Vowing to spend some of my wakeful hours outside, I bought a pair of astronomy binoculars, and on clear nights I lay in the grass and watched the sky. Looking upward calmed me. I felt connected to those I had lost. Inspired, I took an astronomy class so I could learn about the stars revolving above. As it happened, I discovered that a trained night-walking guide lived only a few miles from me, and she was leading group hikes in the countryside nearby. Together we all walked silently for hours, in complete darkness, through the remote English countryside. No flashlights or phones were allowed, lest they ruin our night vision. She taught us to walk confidently in pitch blackness, to notice all the senses that spring to life when our eyes can’t function. We listened more acutely, and since we couldn’t see anything, our sense of smell intensified—damp earth, night-scented flowers, crushed grass.
I loved the communal intimacy of these night walks, but I couldn’t call up the group every time I woke at 2 a.m., so I started venturing out on my own. I’d get dressed, grab a large stick, and take off over the darkened fields. At first, I’d startle at every sound. Eventually I realized that the scuffling was only mice or trees blowing in the wind. Frosty full-moon nights quickly became my favorite. When I got back to bed, I usually fell asleep within minutes and woke five or six hours later without a trace of fatigue. Instead I was jubilant, the way we feel the day after an incredible party, a little tired but full of wonderful memories of the old friends we saw, the new people we met, the food, decor, and conversation. I was merely ambling over fields, but the lit sky, the otherworldliness, the mysterious sounds and scents—they thrilled me.
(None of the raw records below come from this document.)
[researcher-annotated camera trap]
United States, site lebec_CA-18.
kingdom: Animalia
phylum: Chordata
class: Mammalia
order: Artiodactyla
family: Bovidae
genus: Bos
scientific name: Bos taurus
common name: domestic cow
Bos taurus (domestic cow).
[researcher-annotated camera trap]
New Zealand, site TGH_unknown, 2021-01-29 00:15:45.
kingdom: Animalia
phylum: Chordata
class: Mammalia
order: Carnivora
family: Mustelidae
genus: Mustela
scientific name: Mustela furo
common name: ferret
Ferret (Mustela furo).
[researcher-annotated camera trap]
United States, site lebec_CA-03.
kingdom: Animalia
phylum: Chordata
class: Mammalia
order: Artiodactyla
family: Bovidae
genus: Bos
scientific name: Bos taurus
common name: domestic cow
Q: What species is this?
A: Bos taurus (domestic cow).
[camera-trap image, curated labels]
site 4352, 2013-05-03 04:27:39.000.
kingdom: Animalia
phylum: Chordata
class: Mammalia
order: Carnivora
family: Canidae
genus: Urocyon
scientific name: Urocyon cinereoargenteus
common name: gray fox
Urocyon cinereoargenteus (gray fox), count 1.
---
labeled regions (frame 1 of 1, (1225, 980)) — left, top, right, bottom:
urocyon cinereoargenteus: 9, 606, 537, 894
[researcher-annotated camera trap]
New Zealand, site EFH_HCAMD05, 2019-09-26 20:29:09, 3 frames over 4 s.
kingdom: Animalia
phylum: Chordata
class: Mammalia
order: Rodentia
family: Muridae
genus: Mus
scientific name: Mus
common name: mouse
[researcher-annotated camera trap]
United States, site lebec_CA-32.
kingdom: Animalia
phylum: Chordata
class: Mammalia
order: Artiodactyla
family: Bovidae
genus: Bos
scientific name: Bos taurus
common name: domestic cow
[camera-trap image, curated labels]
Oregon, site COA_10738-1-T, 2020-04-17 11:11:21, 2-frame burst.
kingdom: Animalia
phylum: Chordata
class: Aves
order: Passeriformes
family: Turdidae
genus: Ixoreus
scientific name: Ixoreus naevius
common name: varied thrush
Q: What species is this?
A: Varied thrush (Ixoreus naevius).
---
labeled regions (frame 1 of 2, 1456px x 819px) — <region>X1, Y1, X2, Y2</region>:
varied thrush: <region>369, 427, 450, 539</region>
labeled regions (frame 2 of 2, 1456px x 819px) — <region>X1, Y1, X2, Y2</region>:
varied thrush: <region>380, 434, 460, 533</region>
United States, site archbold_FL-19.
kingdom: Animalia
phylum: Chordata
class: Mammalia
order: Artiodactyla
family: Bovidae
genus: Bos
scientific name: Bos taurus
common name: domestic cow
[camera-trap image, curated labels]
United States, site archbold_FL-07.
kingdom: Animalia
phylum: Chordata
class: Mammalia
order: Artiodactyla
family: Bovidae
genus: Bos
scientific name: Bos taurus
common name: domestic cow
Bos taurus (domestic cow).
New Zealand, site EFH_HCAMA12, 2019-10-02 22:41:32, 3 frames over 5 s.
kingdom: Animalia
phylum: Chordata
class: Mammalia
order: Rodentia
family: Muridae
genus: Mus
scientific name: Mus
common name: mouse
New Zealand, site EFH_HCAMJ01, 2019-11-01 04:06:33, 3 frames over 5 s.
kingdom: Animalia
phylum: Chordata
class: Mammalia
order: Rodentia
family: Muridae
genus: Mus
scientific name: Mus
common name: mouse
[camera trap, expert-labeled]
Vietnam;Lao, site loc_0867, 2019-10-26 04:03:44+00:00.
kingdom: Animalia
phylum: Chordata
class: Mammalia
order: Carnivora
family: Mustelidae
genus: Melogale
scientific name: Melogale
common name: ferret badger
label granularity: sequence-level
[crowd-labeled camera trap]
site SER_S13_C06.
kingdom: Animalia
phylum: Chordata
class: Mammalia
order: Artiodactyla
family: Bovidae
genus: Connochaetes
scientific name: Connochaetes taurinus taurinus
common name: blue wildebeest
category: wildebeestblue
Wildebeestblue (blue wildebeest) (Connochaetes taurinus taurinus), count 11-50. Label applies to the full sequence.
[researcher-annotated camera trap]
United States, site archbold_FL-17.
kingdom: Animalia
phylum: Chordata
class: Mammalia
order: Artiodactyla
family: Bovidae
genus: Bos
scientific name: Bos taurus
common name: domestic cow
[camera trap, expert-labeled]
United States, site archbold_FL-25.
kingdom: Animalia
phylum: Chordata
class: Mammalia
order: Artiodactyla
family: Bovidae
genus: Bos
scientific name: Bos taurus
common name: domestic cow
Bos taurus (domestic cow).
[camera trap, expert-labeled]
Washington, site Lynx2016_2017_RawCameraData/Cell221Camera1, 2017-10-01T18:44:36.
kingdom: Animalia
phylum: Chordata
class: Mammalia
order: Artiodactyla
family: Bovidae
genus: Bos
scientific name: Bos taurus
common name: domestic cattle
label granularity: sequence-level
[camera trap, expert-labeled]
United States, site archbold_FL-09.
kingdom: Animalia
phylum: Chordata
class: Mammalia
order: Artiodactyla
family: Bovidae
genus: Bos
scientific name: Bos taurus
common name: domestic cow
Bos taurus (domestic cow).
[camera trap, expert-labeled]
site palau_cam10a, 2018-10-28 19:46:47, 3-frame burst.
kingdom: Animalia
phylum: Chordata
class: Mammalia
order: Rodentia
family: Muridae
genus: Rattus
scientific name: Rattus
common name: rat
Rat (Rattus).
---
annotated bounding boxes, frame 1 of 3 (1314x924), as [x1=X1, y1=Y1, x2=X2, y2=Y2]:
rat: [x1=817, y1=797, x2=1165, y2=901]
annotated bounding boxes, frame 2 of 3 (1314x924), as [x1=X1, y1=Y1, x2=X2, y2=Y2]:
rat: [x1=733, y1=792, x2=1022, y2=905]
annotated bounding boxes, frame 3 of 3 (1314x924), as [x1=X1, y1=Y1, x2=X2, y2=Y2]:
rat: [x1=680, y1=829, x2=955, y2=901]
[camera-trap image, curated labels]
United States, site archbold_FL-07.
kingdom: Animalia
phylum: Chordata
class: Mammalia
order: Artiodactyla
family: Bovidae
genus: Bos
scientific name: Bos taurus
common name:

I not only craned my neck to stare at the sky but turned to the ground underneath my feet, home to eerily green-gleaming glowworms or moths with pink-rimmed wings. On bad-weather nights, I took my imaginative night brain out for a ramble, writing poems and songs that my judgmental day brain would have discouraged, combining words in ways I might not have dared to during daylight hours.
AFTER SEVERAL MONTHS, I started to sleep through the night, often for seven or eight hours straight. The first time I awoke and saw light outside, I felt a stab of disappointment. What had happened to my nocturnal me time? I’d missed the moon and the stars, the creatures and the silence and the night perfumes. I’d slept like a normal person. My body relished the feeling of being well rested for once— but at the same time, I confess, it felt a little dull.
I still have broken nights from time to time. And I actually look forward to them—as holidays of sorts, when I can rediscover the world in darkness if I so choose, and reacquaint myself with the secretive, night-wired version of me.
Annabel Abbs-Streets is the author of the new book Sleepless: Unleashing the Subversive Power of the Night Self.